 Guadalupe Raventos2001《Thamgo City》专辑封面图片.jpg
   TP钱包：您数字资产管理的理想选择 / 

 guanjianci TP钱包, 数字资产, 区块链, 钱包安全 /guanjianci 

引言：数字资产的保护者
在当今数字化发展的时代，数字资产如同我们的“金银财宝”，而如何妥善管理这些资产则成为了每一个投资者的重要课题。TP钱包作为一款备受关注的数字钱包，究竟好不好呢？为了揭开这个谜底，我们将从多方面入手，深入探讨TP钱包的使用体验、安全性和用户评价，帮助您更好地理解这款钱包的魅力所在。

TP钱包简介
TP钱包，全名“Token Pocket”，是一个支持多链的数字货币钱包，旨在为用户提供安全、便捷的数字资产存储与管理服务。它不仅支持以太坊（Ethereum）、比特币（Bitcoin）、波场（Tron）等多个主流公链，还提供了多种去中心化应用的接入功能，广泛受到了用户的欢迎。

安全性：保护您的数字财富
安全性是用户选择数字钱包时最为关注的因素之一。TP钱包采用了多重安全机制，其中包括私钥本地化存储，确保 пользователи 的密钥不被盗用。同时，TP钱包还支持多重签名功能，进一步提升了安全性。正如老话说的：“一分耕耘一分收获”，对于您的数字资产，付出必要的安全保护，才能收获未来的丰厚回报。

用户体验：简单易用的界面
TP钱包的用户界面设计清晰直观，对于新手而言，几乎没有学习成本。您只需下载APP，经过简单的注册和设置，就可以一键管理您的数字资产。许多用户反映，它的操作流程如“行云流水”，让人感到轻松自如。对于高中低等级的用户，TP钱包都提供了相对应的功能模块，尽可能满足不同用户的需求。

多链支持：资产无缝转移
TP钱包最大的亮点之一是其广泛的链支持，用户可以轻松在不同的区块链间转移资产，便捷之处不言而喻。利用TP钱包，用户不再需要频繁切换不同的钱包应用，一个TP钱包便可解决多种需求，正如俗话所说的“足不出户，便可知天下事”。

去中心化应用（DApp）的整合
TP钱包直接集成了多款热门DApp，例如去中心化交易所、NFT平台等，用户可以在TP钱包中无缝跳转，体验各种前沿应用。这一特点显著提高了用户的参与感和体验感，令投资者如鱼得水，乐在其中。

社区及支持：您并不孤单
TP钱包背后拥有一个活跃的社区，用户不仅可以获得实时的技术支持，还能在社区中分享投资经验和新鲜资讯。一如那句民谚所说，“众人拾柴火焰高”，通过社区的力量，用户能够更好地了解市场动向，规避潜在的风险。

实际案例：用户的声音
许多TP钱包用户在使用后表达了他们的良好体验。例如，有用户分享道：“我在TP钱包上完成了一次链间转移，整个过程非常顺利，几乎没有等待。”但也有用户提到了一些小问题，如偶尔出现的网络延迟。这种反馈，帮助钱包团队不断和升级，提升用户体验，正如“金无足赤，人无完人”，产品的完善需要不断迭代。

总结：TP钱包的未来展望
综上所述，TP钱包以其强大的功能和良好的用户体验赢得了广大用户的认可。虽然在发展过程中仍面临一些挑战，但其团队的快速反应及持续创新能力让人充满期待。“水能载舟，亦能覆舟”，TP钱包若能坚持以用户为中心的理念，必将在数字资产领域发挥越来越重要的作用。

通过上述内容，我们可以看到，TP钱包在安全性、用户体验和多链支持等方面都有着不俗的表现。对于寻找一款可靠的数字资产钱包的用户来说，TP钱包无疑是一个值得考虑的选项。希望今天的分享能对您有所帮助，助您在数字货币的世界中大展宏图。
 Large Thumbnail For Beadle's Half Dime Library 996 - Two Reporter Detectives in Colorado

...

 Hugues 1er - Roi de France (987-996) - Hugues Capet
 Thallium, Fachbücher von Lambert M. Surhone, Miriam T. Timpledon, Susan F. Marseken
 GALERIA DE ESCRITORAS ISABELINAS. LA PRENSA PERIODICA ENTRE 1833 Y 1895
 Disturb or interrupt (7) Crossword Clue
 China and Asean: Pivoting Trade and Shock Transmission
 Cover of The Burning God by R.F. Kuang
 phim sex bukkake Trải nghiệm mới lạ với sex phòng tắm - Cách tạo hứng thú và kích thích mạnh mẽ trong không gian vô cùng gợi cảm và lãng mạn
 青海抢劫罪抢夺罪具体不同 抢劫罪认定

_Task objective:_
Return the records above from the line containing "引言：数字资产的保护者" down to the line containing "Large Thumbnail For", both lines included, copied exactly.

_Answer to the problem:_
引言：数字资产的保护者
在当今数字化发展的时代，数字资产如同我们的“金银财宝”，而如何妥善管理这些资产则成为了每一个投资者的重要课题。TP钱包作为一款备受关注的数字钱包，究竟好不好呢？为了揭开这个谜底，我们将从多方面入手，深入探讨TP钱包的使用体验、安全性和用户评价，帮助您更好地理解这款钱包的魅力所在。

TP钱包简介
TP钱包，全名“Token Pocket”，是一个支持多链的数字货币钱包，旨在为用户提供安全、便捷的数字资产存储与管理服务。它不仅支持以太坊（Ethereum）、比特币（Bitcoin）、波场（Tron）等多个主流公链，还提供了多种去中心化应用的接入功能，广泛受到了用户的欢迎。

安全性：保护您的数字财富
安全性是用户选择数字钱包时最为关注的因素之一。TP钱包采用了多重安全机制，其中包括私钥本地化存储，确保 пользователи 的密钥不被盗用。同时，TP钱包还支持多重签名功能，进一步提升了安全性。正如老话说的：“一分耕耘一分收获”，对于您的数字资产，付出必要的安全保护，才能收获未来的丰厚回报。

用户体验：简单易用的界面
TP钱包的用户界面设计清晰直观，对于新手而言，几乎没有学习成本。您只需下载APP，经过简单的注册和设置，就可以一键管理您的数字资产。许多用户反映，它的操作流程如“行云流水”，让人感到轻松自如。对于高中低等级的用户，TP钱包都提供了相对应的功能模块，尽可能满足不同用户的需求。

多链支持：资产无缝转移
TP钱包最大的亮点之一是其广泛的链支持，用户可以轻松在不同的区块链间转移资产，便捷之处不言而喻。利用TP钱包，用户不再需要频繁切换不同的钱包应用，一个TP钱包便可解决多种需求，正如俗话所说的“足不出户，便可知天下事”。

去中心化应用（DApp）的整合
TP钱包直接集成了多款热门DApp，例如去中心化交易所、NFT平台等，用户可以在TP钱包中无缝跳转，体验各种前沿应用。这一特点显著提高了用户的参与感和体验感，令投资者如鱼得水，乐在其中。

社区及支持：您并不孤单
TP钱包背后拥有一个活跃的社区，用户不仅可以获得实时的技术支持，还能在社区中分享投资经验和新鲜资讯。一如那句民谚所说，“众人拾柴火焰高”，通过社区的力量，用户能够更好地了解市场动向，规避潜在的风险。

实际案例：用户的声音
许多TP钱包用户在使用后表达了他们的良好体验。例如，有用户分享道：“我在TP钱包上完成了一次链间转移，整个过程非常顺利，几乎没有等待。”但也有用户提到了一些小问题，如偶尔出现的网络延迟。这种反馈，帮助钱包团队不断和升级，提升用户体验，正如“金无足赤，人无完人”，产品的完善需要不断迭代。

总结：TP钱包的未来展望
综上所述，TP钱包以其强大的功能和良好的用户体验赢得了广大用户的认可。虽然在发展过程中仍面临一些挑战，但其团队的快速反应及持续创新能力让人充满期待。“水能载舟，亦能覆舟”，TP钱包若能坚持以用户为中心的理念，必将在数字资产领域发挥越来越重要的作用。

通过上述内容，我们可以看到，TP钱包在安全性、用户体验和多链支持等方面都有着不俗的表现。对于寻找一款可靠的数字资产钱包的用户来说，TP钱包无疑是一个值得考虑的选项。希望今天的分享能对您有所帮助，助您在数字货币的世界中大展宏图。
 Large Thumbnail For Beadle's Half Dime Library 996 - Two Reporter Detectives in Colorado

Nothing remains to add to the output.